Two former executives with the Peanut Corporation of America and a broker who worked with the company received prison sentences for their roles in the contamination of peanut products with salmonella that led to the deaths of nine and sickened more than 700.
Stewart Parnell, the former owner and president of the Lynchburg, Va.-based company, was sentenced to 28 years in prison. Mr. Parnell is 61.
Michael Parnell, 56, the brother of Stewart Parnell who was employed as a broker for P.P. Sales and worked on behalf of PCA, was sentenced to 20 years in prison. Mary Wilkerson, who was the quality assurance manager at the PCA plant in Blakely, Ga., was sentenced to 5 years in prison.
The Parnell brothers were convicted by a federal jury on Sept. 19, 2014, of multiple counts of conspiracy, mail and wire fraud and the sale of misbranded food. Stewart Parnell also was convicted of the introduction of adulterated food into interstate commerce. Stewart Parnell and Mary Wilkerson also were convicted of obstruction of justice.
Stewart Parnell was found guilty of all but one of the 68 felony counts with which he was charged on Feb. 15, 2013.

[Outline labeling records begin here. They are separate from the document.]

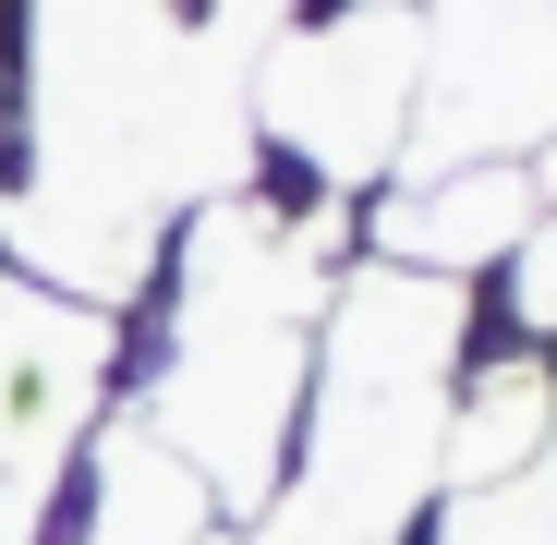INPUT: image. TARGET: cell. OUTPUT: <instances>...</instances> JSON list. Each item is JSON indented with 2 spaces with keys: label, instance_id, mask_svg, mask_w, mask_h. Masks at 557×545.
Segmentation results:
<instances>
[{
  "label": "cell",
  "instance_id": "1",
  "mask_svg": "<svg viewBox=\"0 0 557 545\" xmlns=\"http://www.w3.org/2000/svg\"><path fill=\"white\" fill-rule=\"evenodd\" d=\"M460 339L473 292L424 267H363L327 292L315 363H304V424L292 473L267 497V545H388L448 461V400H460Z\"/></svg>",
  "mask_w": 557,
  "mask_h": 545
},
{
  "label": "cell",
  "instance_id": "2",
  "mask_svg": "<svg viewBox=\"0 0 557 545\" xmlns=\"http://www.w3.org/2000/svg\"><path fill=\"white\" fill-rule=\"evenodd\" d=\"M255 146H278L292 170H315L327 195H363L376 170L412 158V110H424V13L412 0H351V13L278 25L255 49Z\"/></svg>",
  "mask_w": 557,
  "mask_h": 545
},
{
  "label": "cell",
  "instance_id": "3",
  "mask_svg": "<svg viewBox=\"0 0 557 545\" xmlns=\"http://www.w3.org/2000/svg\"><path fill=\"white\" fill-rule=\"evenodd\" d=\"M110 388V315L49 280H0V545H37Z\"/></svg>",
  "mask_w": 557,
  "mask_h": 545
},
{
  "label": "cell",
  "instance_id": "4",
  "mask_svg": "<svg viewBox=\"0 0 557 545\" xmlns=\"http://www.w3.org/2000/svg\"><path fill=\"white\" fill-rule=\"evenodd\" d=\"M557 146V0H436L412 158H545Z\"/></svg>",
  "mask_w": 557,
  "mask_h": 545
},
{
  "label": "cell",
  "instance_id": "5",
  "mask_svg": "<svg viewBox=\"0 0 557 545\" xmlns=\"http://www.w3.org/2000/svg\"><path fill=\"white\" fill-rule=\"evenodd\" d=\"M533 219H545L533 158H448V170L412 182V195L376 207V255L388 267H424V280H485V267L521 255Z\"/></svg>",
  "mask_w": 557,
  "mask_h": 545
},
{
  "label": "cell",
  "instance_id": "6",
  "mask_svg": "<svg viewBox=\"0 0 557 545\" xmlns=\"http://www.w3.org/2000/svg\"><path fill=\"white\" fill-rule=\"evenodd\" d=\"M557 448V363L521 339V351H497L485 376H460V400H448V461H436V485H460V497H485V485H509V473H533Z\"/></svg>",
  "mask_w": 557,
  "mask_h": 545
},
{
  "label": "cell",
  "instance_id": "7",
  "mask_svg": "<svg viewBox=\"0 0 557 545\" xmlns=\"http://www.w3.org/2000/svg\"><path fill=\"white\" fill-rule=\"evenodd\" d=\"M207 521H219V497H207V473L182 461V448H158L146 424L98 436L85 533H73V545H207Z\"/></svg>",
  "mask_w": 557,
  "mask_h": 545
},
{
  "label": "cell",
  "instance_id": "8",
  "mask_svg": "<svg viewBox=\"0 0 557 545\" xmlns=\"http://www.w3.org/2000/svg\"><path fill=\"white\" fill-rule=\"evenodd\" d=\"M436 545H557V448H545L533 473H509V485H485V497H460Z\"/></svg>",
  "mask_w": 557,
  "mask_h": 545
},
{
  "label": "cell",
  "instance_id": "9",
  "mask_svg": "<svg viewBox=\"0 0 557 545\" xmlns=\"http://www.w3.org/2000/svg\"><path fill=\"white\" fill-rule=\"evenodd\" d=\"M509 327L521 339H557V207L521 231V255H509Z\"/></svg>",
  "mask_w": 557,
  "mask_h": 545
}]
</instances>
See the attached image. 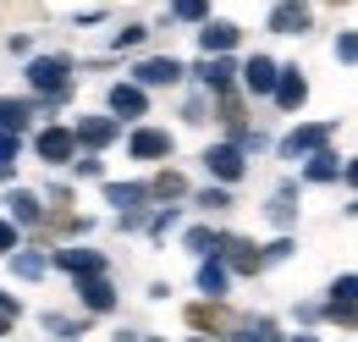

“Americans should be able to trust that the food we buy for ourselves and our families is safe,” said Stuart F. Delery, acting associate attorney general. “The sentences handed down today to officials associated with the Peanut Corporation of America demonstrate the consequences for those whose criminal actions threaten that trust by introducing contaminated food into the marketplace. Our prosecution is just one more example of the forceful actions that the Department of Justice, with its agency partners, takes against any individual or company who compromises the safety of America’s food supply for financial gain.”